The airport was created by the Italian colonial authorities in 1922, the first such facility to be opened in Italian Eritrea. It served as the main military airport in the territory. In the mid-1930s, the airport (called Aeroporto Civile di Asmara) began offering civilian and commercial flights.
On 7 July 1935, an agreement was signed with Brtitish "Imperial Airways" to connect Asmara to Khartoum. A regular Kassala-Khartoum-Asmara-Massawa 770 km commercial route was subsequently started with a Caproni 133 of the Italian Ala Littoria.
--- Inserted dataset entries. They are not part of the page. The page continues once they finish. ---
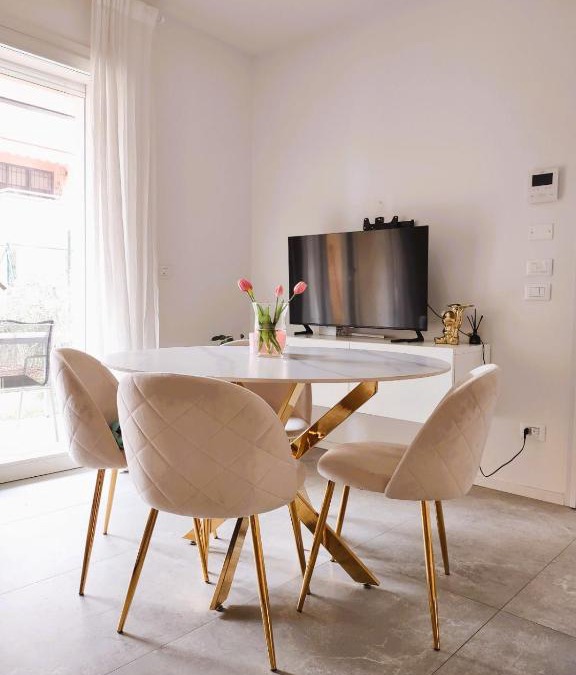 Pianoro Apartment | L'incanto sui colli con giardino privato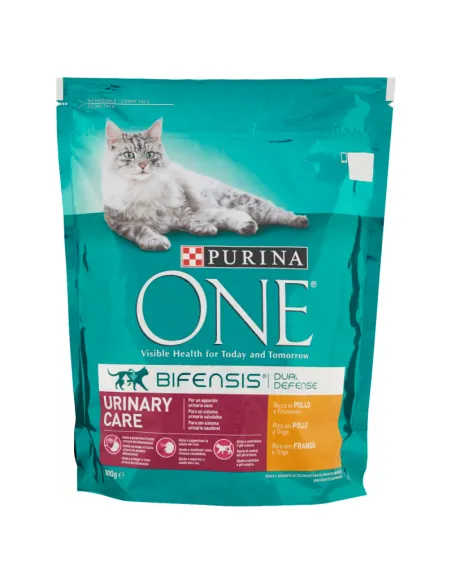 Purina One Urinary Care Pollo 800g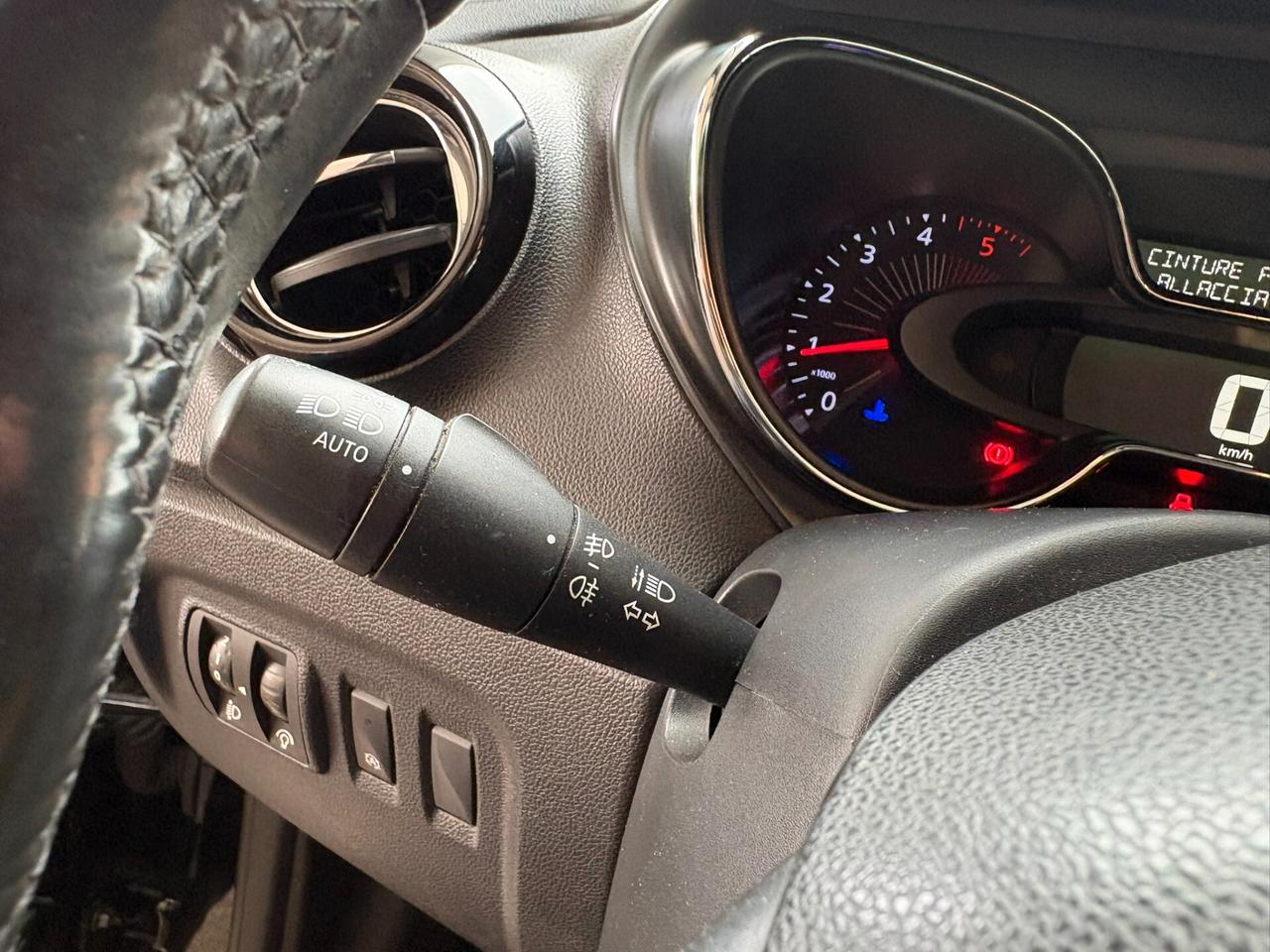 Renault Captur dCi 8V 90 CV Start&Stop Energy Hypnotic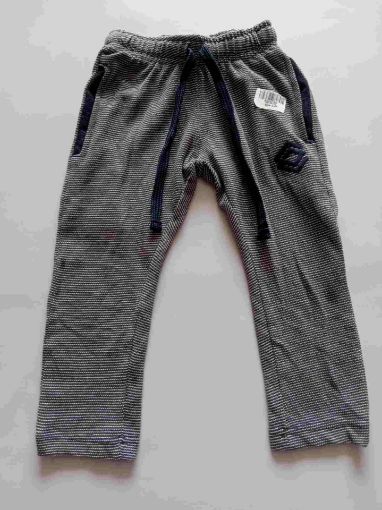 Picture of MDL00136 :: Size:3-4 Years :: Boys Jogger Pants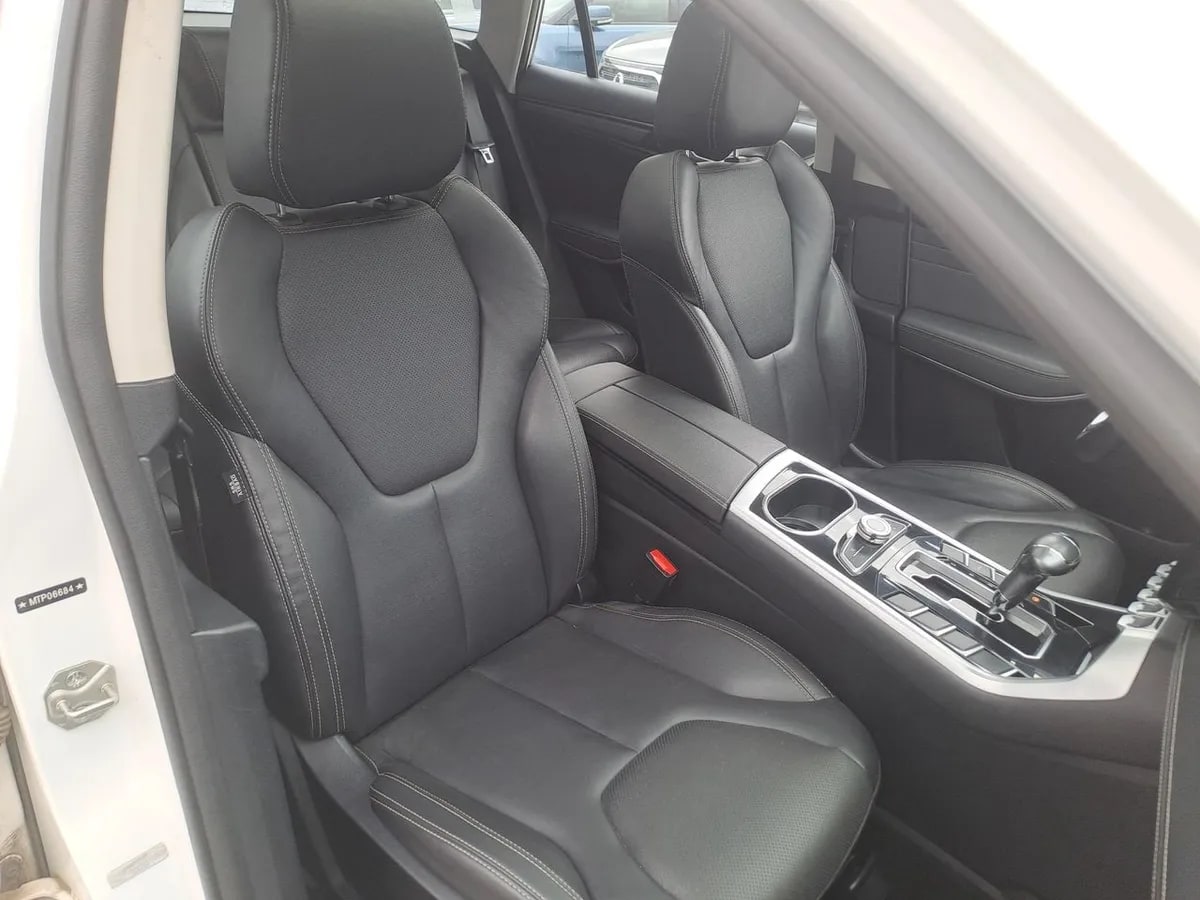Ford Territory 1.5 Trend 4x2 At 5p año 2021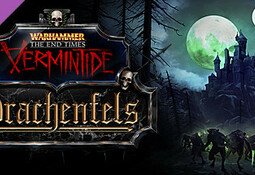 Warhammer: End Times - Vermintide Drachenfels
During World War II, the airport was nearly destroyed by the British. It was later renovated in the 1950s, and reopened to offer flights to Addis Ababa and other cities in Ethiopia. With Eritrea's independence in the 1990s, the airport became an international portal to the new nation.
In April 2003, after improvements to the airport's runways, Eritrean Airlines started regular services between Asmara and Frankfurt, Milan, Nairobi and Rome. In 2004, it served 136,526 passengers (+11.8% vs. 2003).
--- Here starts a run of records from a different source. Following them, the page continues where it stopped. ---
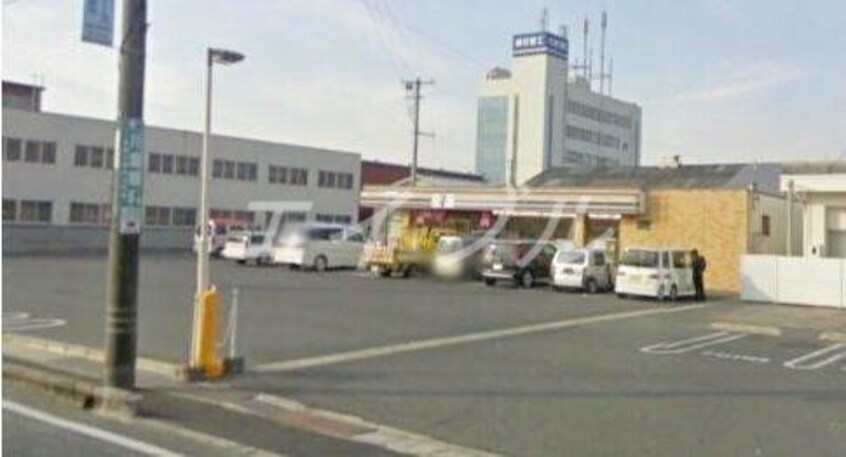 セブンイレブン岡山今保店(コンビニ)まで800m セレノア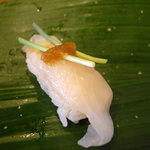 吉冨寿し - 河豚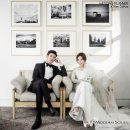 아크라컴퍼니 | [동감스튜디오] "뉴모던소울" 출시! 드레스 한벌 무상대여 및 예쁜 소품 많은 스튜디오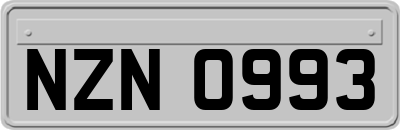 NZN0993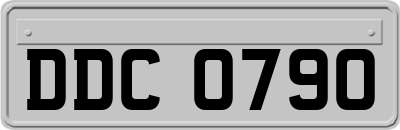 DDC0790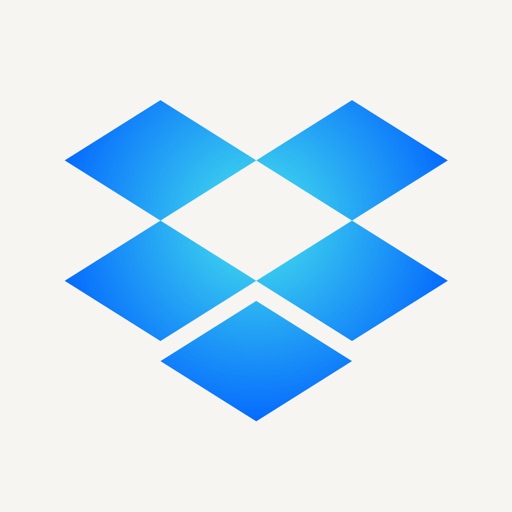 Dropbox Dash logo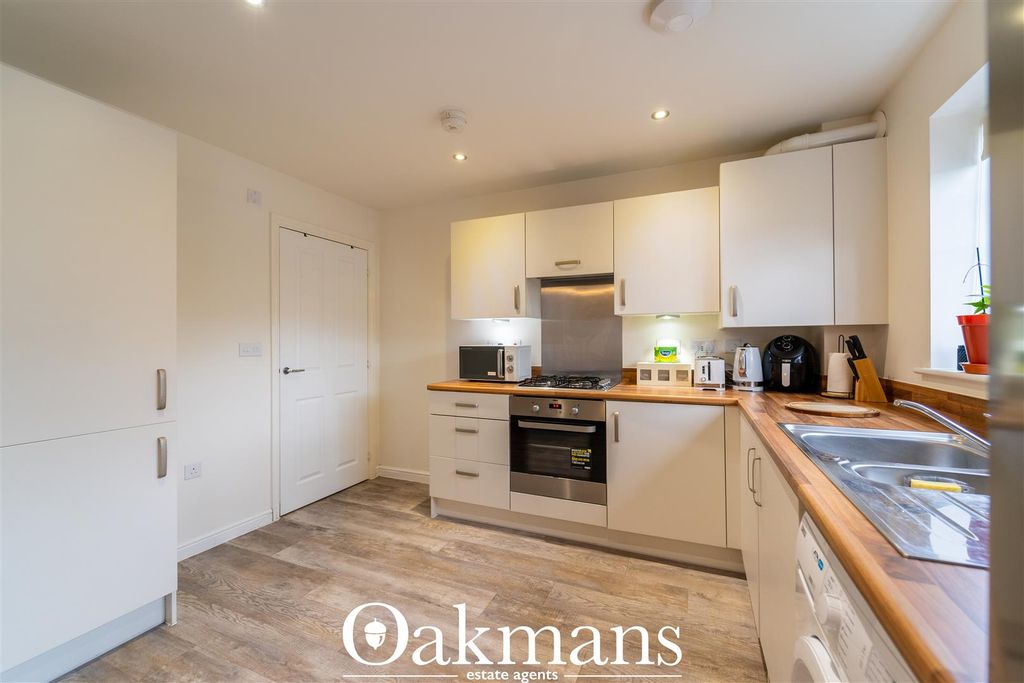 Additional image 3 of 1 bed flat for saleNine Elms Road, Birmingham B30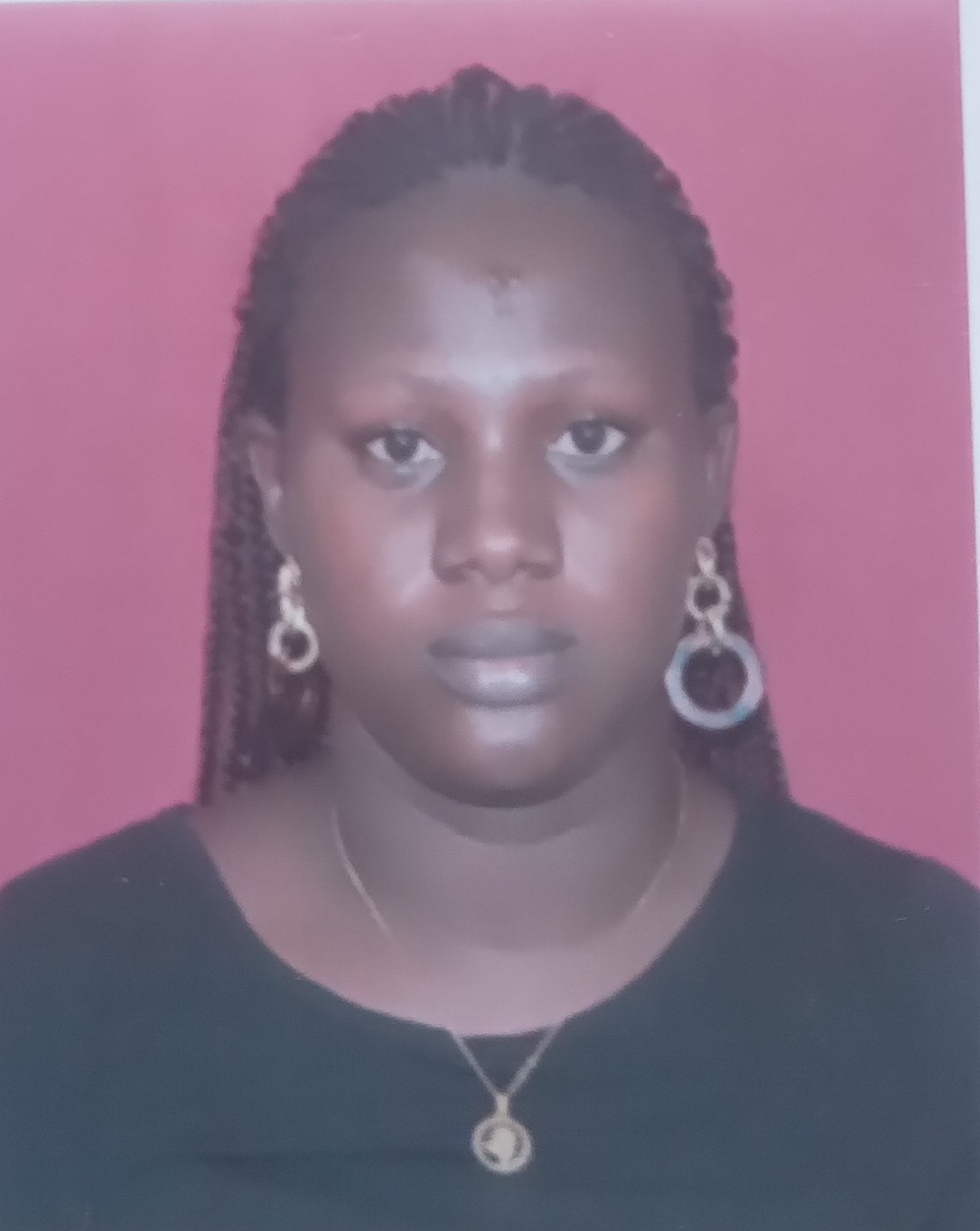 Passport Photo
The airport has capacity restrictions due to its small terminal, short runway and high 1.5-mile (2300m.) altitude. Consequently, some large jet aircraft (like an A380, MD-11 or 747) cannot fly to the airport. Unsuitable aircraft would instead need to use the Massawa International Airport on the Eritrean coast. Lufthansa, however, operated Airbus A340 aircraft on a FRA-JED-ASM service as recently as 2012.